Data records START

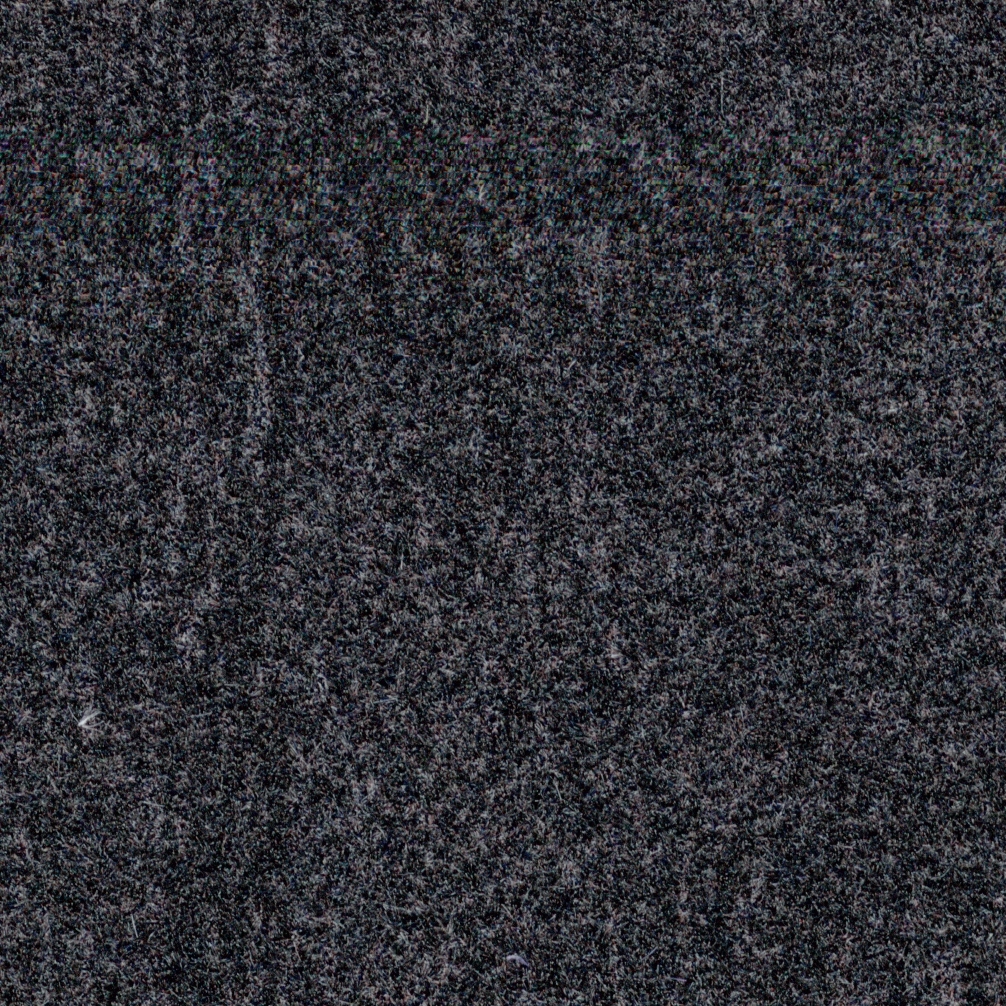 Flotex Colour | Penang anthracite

Data records END
Data records START

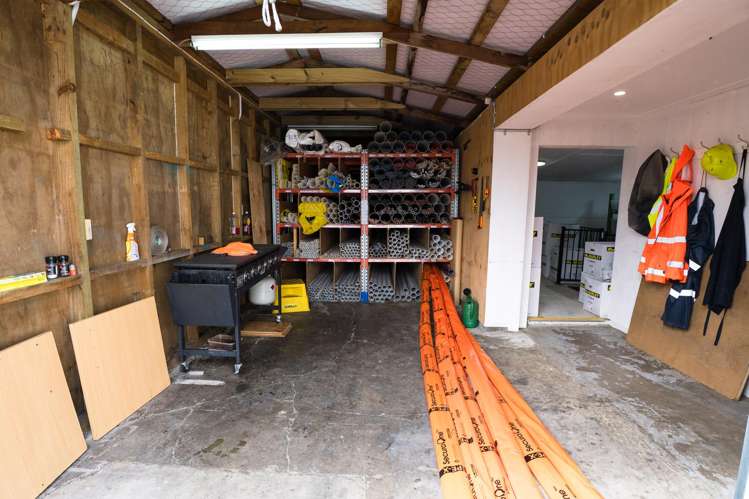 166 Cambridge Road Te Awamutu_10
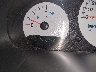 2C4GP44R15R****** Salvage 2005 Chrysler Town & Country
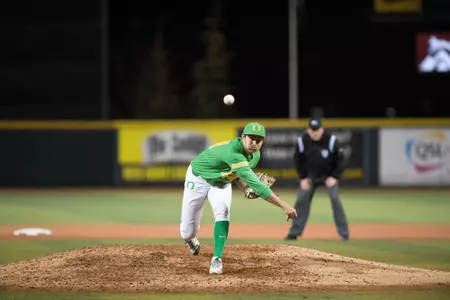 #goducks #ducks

Data records END
Data records START

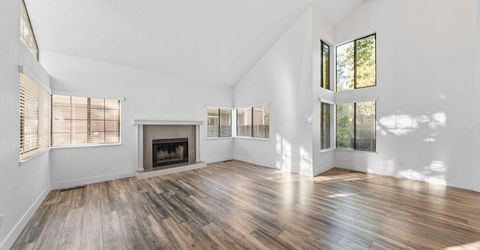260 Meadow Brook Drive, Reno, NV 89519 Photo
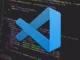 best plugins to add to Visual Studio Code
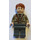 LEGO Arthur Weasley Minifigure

Data records END

§ Exercise goal: Excluding any pictures, print exactly the lines of the listing above from the line with "166 Cambridge Road Te Awamutu_10" to the line with "#goducks #ducks", both ends included.

§ Answer box:
 166 Cambridge Road Te Awamutu_10
 2C4GP44R15R****** Salvage 2005 Chrysler Town & Country
 #goducks #ducks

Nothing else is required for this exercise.